Insurance Business has reached out to industry associations and brokers to find out where they stand on the issue of mandatory vaccinations. Brokers expressed views for and against. The associations ranged from fence sitting to support for vaccinations, but there was no explicit call for mandatory jabs for the insurance industry.
The Insurance Council of Australia (ICA) stopped short of supporting an industry wide vaccine mandate. However, CEO Andrew Hall (pictured above) said public health orders and customer demand will likely make being vaccinated a condition for doing insurance work.
“It’s an active debate within the insurance industry around understanding what our obligations are, what customer expectations are and how we can go about delivering it - and I think what we’ve got to do is balance our understanding of all that with what public health orders are brought into place,” said Hall.
“We already know, though, that there will be more than likely a demand from customers that if they’ve got workers in their homes that they’ll be vaccinated.”
He said a number of states already have public health orders in place requiring vaccinations as a condition for freedom of movement and conducting certain business outside local government areas.
“So, I suspect it’s going to be a combination of public health orders brought in by states and customer demand that it will lead to a situation where vaccinated workers will probably be a key condition of doing insurance work,” he said.
IB also reached out to the National Insurance Brokers Association (NIBA). Its short response echoed the ICA’s:
“NIBA’s position is to follow all relevant public health orders and recommendations. We are watching other developments, but have nothing to add at the present time,” said NIBA in a statement.

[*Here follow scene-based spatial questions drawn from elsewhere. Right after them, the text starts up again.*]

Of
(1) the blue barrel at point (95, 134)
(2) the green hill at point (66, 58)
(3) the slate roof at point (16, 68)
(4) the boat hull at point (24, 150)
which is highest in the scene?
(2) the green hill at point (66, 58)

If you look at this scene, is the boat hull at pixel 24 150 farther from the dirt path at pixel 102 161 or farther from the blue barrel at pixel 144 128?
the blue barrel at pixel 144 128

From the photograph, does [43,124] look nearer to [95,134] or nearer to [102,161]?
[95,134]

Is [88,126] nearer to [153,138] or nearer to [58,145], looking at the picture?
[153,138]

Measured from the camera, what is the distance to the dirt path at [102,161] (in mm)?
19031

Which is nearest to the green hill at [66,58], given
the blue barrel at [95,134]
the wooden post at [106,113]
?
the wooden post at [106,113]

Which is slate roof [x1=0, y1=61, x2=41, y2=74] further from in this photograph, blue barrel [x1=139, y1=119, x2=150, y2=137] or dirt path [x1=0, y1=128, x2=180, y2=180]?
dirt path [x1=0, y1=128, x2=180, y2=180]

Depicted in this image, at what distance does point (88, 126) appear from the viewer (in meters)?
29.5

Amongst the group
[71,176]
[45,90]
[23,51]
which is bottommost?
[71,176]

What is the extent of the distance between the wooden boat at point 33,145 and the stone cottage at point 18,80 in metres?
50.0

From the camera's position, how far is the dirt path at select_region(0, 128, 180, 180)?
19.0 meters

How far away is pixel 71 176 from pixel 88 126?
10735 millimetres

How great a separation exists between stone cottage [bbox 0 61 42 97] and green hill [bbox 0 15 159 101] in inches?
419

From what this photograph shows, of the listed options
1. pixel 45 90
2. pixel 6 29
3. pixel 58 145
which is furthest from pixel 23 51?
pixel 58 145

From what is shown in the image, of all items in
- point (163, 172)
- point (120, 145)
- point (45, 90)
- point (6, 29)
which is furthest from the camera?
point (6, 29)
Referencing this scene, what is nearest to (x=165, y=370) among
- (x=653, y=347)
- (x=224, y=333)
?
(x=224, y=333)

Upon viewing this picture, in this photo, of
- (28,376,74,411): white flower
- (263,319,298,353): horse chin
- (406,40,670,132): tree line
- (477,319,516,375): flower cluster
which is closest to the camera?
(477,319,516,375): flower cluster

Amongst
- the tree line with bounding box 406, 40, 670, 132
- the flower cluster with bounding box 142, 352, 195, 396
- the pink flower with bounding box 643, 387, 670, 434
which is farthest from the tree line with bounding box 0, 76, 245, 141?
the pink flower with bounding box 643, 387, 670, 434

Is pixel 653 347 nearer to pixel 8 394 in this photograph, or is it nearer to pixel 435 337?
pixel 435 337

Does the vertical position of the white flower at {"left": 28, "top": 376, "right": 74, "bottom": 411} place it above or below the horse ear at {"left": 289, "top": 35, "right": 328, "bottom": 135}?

The Australian and New Zealand Institute of Insurance and Finance (ANZIIF) went a step further than both NIBA and the ICA. CEO Prue Willsford (pictured immediately below) expressed explicit support for vaccinations.
“The health and safety of our employees and our community is a priority at ANZIIF. We are encouraging employees to get vaccinated in support of Australia’s vaccination program,” said Willsford.
Peter White, managing director of the Finance Brokers Association of Australia (FBAA) has also expressed public support for vaccinations. However, in response to his wider call for more brokers to get vaccinated he received personal and derogatory comments.
White told our sister publication Mortgage Professional Australia that while the majority of people who responded to his calls on social media showed support and positivity, he also received expressions of “hatred” and comments from conspiracy theorists.
“But the thing we’ve got to remember as an industry is that we also have an overlaying duty of care,” said White
“If we’re going to walk into somebody’s home, is there potentially a future where people say, ‘I’m not going to invite you into my home unless you’ve been vaccinated?’ We’ve got to take a balanced approach to this and ask, ‘what is the right thing?’”
Read more: "Conspiracy theorists should move on"
Perhaps the most notable business side effect of the COVID-19 vaccine is the controversy over the issue.
One broker said his views might be construed as favouring one political party over another. He has learnt from experience, he said, how that can upset half of his clients.
Other brokers consulted by IB have expressed opinions on both sides of the mandate issue.
“I’m on the side of the fence where I don’t think it’s fair to impose a requirement on somebody by force, by taking away certain freedoms unless you comply,” one said.
The broker is a young man in his 30s who is unvaccinated. He based his view on the belief that, statistically, the disease primarily effects older people. He also thought that taking the vaccine wouldn’t actually stop him from getting COVID or from spreading it.
“I don’t think it would be fair to mandate someone who’s a young, fit, healthy individual, forcing them to do a vaccine against something that wouldn’t otherwise effect them by laws of statistics,” he said.
He said his opinion might be based on “shaky facts”.
Another broker, who’s had one jab and is booked in for the second one, said she was definitely pro-vaccination. She supported an insurance industry mandate.
“If I was a decision maker I would make it [having a COVID-19 vaccine] mandatory,” she said.
This broker said she understood people’s reservations about the vaccine and a mandate but attributed them to scaremongering and poor communication from the government.
The fence sitting by some insurance industry associations is also understandable. At least the ICA is actively debating the issue.
“It’s always very hard to say it’s mandated,” said Hall.
“There are those sectors where it’s made a lot of sense like healthcare and airlines. But I think what will happen, and this is happening anyway, is the public health orders and the community expectations are going to make it conditional on frontline insurance contractors and workers to have been vaccinated,” he said.